A hedonic model for estimating the effects of transit systems on real estate values is specified and calibrated for the city of Naples. The model is used to estimate the external benefits concerning property values which may be attributed to the Naples metro at the present time and in two future scenarios. The results show that only high-frequency metro lines have appreciable effects on real estate values, while low-frequency metro lines and bus lines produce no significant impacts. Our results show that the impacts on real estate values of the metro system in Naples are significant, with corresponding external benefits estimated at about 7.2 billion euros or about 8.5% of the total value of real estate assets.
Urban transit systems play a fundamental role for the social and economic development of large urban areas, as well as significantly affecting the quality of life in such areas. Mobility and accessibility are two important factors that influence everyday life, social inclusion, and the competitiveness of firms and commercial operators. The quality of urban transit systems also affects real estate values: the higher the quality and quantity of transit system services in an urban area, the higher the active and passive accessibility of the area, and the higher the average real estate values.
When a public authority invests in transportation infrastructures and/or in transit services, it generates some external (or social) costs and benefits; a cost is considered “external” if it is produced by subject A and borne by subject , without any compensation between the subjects [1–3]. Usually, the external costs of transportation are associated with air pollution, greenhouse gas emissions, noise, accidents, and congestion. While there is extensive literature on such external costs [4–8] which are nowadays taken into account in some transportation planning processes, less attention is devoted to external benefits that are hardly ever explicitly considered in economic and social analyses of transport investments. Besides the high direct benefits due to improved accessibility, reduced generalised trip costs, and the lower environmental impacts produced by less use of private cars, investments in transit systems, especially in railways and metros, may generate an appreciable increase in property values in the zones served; this benefit should be explicitly considered inside cost-benefit analyses. Note that even if the increases in property values mainly regard most of the users that live near rail stations, they have to be considered external benefits since they are enjoyed by all property owners, regardless of whether they use the transit system or live near the stations. In terms of social equity, especially if there are major differences between the transit supply in different urban areas, an evident disequilibrium is created; indeed, some inhabitants have available a high level-of-service transit system and, moreover, if property owners, also a benefit on the value of their properties. On the other hand, people living in areas not served by good quality transit systems suffer a double disadvantage: on transportation systems and property values. Since transit systems are subsidised strongly with public money and, then, by the whole society, a more equitable transit supply should be an important objective of transport policy. This imbalance can in part be compensated by introducing local taxes on property . Another aspect of the problem is related to the optimal taxation in the presence of (positive or negative) externalities; this topic is outside the aims of this paper, but the reader may refer to Cremer et al. , Auerbach and Hines , and Christiansen and Smith .

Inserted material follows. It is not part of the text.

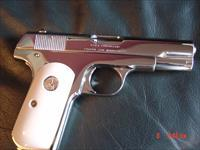 Colt 1908,380 auto,fully refinished in bright nickel,bonded ivory grips,hammerless,made in 1921,a super nice showpiece !!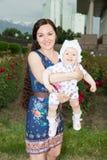 拥抱在花的愉快的妈妈和儿童女孩。户外美丽的母亲和她的婴孩 免版税库存图片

In order to consider explicitly in transportation planning the impacts of transit system investments on real estate values as external benefits, we need to estimate the hedonic price of the presence of transit systems. According to hedonic theory , it is assumed that the price of a complex good, such as a house, can be expressed as a function of its extrinsic and intrinsic attributes: the coefficient of each attribute represents its implicit (hedonic) price. Calibration of hedonic pricing models, taking the availability of transit systems into explicit consideration, allows us to estimate the hedonic price of the presence of such systems in an area or in proximity to an area.
In the literature, much evidence can be found of the impact of transit system availability on real estate values. Obviously, most papers refer to specific case studies since it is very difficult to generalise models and analyses. Almost all research findings have underlined a positive correlation between the availability of transit systems (nearby) and property values, especially with respect to high-quality systems, whether railways [14–26] or bus rapid transit lines [19, 27–30]. Fewer have also studied the negative effects of transit system proximity [31, 32], due to externalities (mainly noise). Brandt and Maenning  and Szczepańska et al. , instead, studied the influence of road noise on real estate values. Interesting meta-analyses were proposed by Mohammad et al. , examining 102 estimates from 23 studies for the impact of rail projects on land and property values, and by Debrezion et al. .
From the modelling point of view, almost all papers propose hedonic price models (HPMs) for estimating property values and their correlation with transit system availability. Regarding the functional forms of the models in question, several types have been proposed: multiple linear regression (MLR) models [13, 14, 30, 31, 36, 37], also with a semilogarithmic form [16–18, 22, 23, 33, 38]; a multilevel model was proposed by Cervero and Kang , a quantile regression model was by Bohman and Nilsson , a Box-Cox linear transformation regression was by Chen and Haynes , a cross-sectional model was by Sun et al. , spatial econometric models were by Ibeas et al. , Efthymiou and Antoniou , Chen and Haynes , and Mulley et al. , a DID (Difference-in-Differences) estimator was by Dubé et al. , random utility models were by Jun , and a spatial Durbin model was by Zhong and Li .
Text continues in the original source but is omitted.